THE REQUEST:
Repeat the whole of the data, keeping every detail the same.

Excerpt from a dataset:
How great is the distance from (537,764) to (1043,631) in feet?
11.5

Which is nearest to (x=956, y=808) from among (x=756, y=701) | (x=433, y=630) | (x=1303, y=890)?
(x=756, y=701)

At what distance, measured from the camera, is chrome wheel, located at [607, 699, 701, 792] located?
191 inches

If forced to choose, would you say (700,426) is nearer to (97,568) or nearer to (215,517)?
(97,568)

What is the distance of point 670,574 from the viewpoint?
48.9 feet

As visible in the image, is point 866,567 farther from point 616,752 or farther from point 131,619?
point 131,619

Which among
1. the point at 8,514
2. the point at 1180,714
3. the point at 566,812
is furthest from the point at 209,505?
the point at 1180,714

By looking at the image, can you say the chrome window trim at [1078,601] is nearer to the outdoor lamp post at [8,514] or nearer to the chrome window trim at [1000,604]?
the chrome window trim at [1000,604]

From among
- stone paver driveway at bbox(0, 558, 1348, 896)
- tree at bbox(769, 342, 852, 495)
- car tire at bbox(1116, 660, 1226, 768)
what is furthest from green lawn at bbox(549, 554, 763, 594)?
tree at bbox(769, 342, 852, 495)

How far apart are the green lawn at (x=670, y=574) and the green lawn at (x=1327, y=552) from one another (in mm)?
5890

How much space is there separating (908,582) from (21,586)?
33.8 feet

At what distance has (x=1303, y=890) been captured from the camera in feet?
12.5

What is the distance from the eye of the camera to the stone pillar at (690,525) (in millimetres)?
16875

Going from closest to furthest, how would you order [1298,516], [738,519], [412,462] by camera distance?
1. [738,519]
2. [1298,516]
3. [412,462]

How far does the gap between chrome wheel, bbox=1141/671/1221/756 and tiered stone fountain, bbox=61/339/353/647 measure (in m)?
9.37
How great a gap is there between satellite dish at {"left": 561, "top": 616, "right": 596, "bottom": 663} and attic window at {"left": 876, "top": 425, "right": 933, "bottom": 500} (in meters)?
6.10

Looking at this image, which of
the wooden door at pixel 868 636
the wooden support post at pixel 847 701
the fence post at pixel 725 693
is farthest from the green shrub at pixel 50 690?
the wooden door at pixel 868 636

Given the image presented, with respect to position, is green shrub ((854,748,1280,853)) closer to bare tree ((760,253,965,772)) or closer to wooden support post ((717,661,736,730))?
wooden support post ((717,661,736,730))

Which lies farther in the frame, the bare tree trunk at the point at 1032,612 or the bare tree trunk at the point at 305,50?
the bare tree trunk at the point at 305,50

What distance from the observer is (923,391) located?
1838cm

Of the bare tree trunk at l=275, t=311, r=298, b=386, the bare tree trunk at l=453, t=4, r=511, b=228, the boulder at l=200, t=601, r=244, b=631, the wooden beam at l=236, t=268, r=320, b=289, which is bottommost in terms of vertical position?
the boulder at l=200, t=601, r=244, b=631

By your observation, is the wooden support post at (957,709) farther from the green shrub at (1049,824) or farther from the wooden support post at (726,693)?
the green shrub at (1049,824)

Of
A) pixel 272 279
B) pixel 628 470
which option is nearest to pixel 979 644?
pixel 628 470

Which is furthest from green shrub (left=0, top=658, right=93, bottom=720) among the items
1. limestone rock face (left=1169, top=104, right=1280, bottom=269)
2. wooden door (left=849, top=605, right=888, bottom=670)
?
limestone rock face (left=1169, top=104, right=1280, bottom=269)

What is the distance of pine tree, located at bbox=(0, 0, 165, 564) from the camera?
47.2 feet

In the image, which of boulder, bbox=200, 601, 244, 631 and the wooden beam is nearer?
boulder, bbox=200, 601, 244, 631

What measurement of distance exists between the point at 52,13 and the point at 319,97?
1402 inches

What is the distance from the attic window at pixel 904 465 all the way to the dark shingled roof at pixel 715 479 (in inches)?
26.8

ANSWER IN FULL:
How great is the distance from (537,764) to (1043,631) in feet?
11.5

Which is nearest to (x=956, y=808) from among (x=756, y=701) | (x=433, y=630) | (x=1303, y=890)?
(x=756, y=701)

At what distance, measured from the camera, is chrome wheel, located at [607, 699, 701, 792] located?
191 inches

If forced to choose, would you say (700,426) is nearer to (97,568) or nearer to (215,517)?
(97,568)

What is the distance of point 670,574 from the viewpoint?
48.9 feet

As visible in the image, is point 866,567 farther from point 616,752 or farther from point 131,619?
point 131,619

Which among
1. the point at 8,514
2. the point at 1180,714
3. the point at 566,812
is furthest from the point at 209,505?
the point at 1180,714

By looking at the image, can you say the chrome window trim at [1078,601] is nearer to the outdoor lamp post at [8,514] or nearer to the chrome window trim at [1000,604]?
the chrome window trim at [1000,604]

From among
- stone paver driveway at bbox(0, 558, 1348, 896)
- tree at bbox(769, 342, 852, 495)
- car tire at bbox(1116, 660, 1226, 768)
what is furthest from green lawn at bbox(549, 554, 763, 594)?
tree at bbox(769, 342, 852, 495)

How far apart are the green lawn at (x=670, y=574) and the green lawn at (x=1327, y=552) from one another (in mm)?
5890

How much space is there separating (908,582) from (21,586)?
33.8 feet

At what distance has (x=1303, y=890) been captured from the camera in feet?
12.5

What is the distance from the eye of the camera to the stone pillar at (690,525) (in millimetres)?
16875

Going from closest to furthest, how would you order [1298,516], [738,519], [412,462] by camera distance?
1. [738,519]
2. [1298,516]
3. [412,462]

How far does the gap between chrome wheel, bbox=1141/671/1221/756 and tiered stone fountain, bbox=61/339/353/647 measure (in m)?
9.37
How great a gap is there between satellite dish at {"left": 561, "top": 616, "right": 596, "bottom": 663} and attic window at {"left": 876, "top": 425, "right": 933, "bottom": 500} (in meters)?
6.10

Looking at this image, which of
the wooden door at pixel 868 636
the wooden support post at pixel 847 701
the fence post at pixel 725 693
is farthest from the green shrub at pixel 50 690?
the wooden door at pixel 868 636

Given the image presented, with respect to position, is green shrub ((854,748,1280,853)) closer to bare tree ((760,253,965,772)) or closer to wooden support post ((717,661,736,730))?
wooden support post ((717,661,736,730))

Which lies farther in the frame, the bare tree trunk at the point at 1032,612 or the bare tree trunk at the point at 305,50?
the bare tree trunk at the point at 305,50

What distance from the observer is (923,391) located?
1838cm

Of the bare tree trunk at l=275, t=311, r=298, b=386, the bare tree trunk at l=453, t=4, r=511, b=228, the boulder at l=200, t=601, r=244, b=631, the wooden beam at l=236, t=268, r=320, b=289, which is bottommost in terms of vertical position?
the boulder at l=200, t=601, r=244, b=631

By your observation, is the wooden support post at (957,709) farther from the green shrub at (1049,824) or farther from the wooden support post at (726,693)?
the green shrub at (1049,824)

Of
A) pixel 272 279
B) pixel 628 470
which option is nearest to pixel 979 644?
pixel 628 470

Which is furthest from green shrub (left=0, top=658, right=93, bottom=720) among the items
1. limestone rock face (left=1169, top=104, right=1280, bottom=269)
2. wooden door (left=849, top=605, right=888, bottom=670)
?
limestone rock face (left=1169, top=104, right=1280, bottom=269)

What is the distance of pine tree, located at bbox=(0, 0, 165, 564) from the camera?
47.2 feet

In the image, which of boulder, bbox=200, 601, 244, 631 and the wooden beam is nearer?
boulder, bbox=200, 601, 244, 631

What measurement of distance exists between the point at 52,13 and the point at 319,97?
1402 inches

What is the distance from the attic window at pixel 904 465 all the way to the dark shingled roof at pixel 715 479 (in inches)?
26.8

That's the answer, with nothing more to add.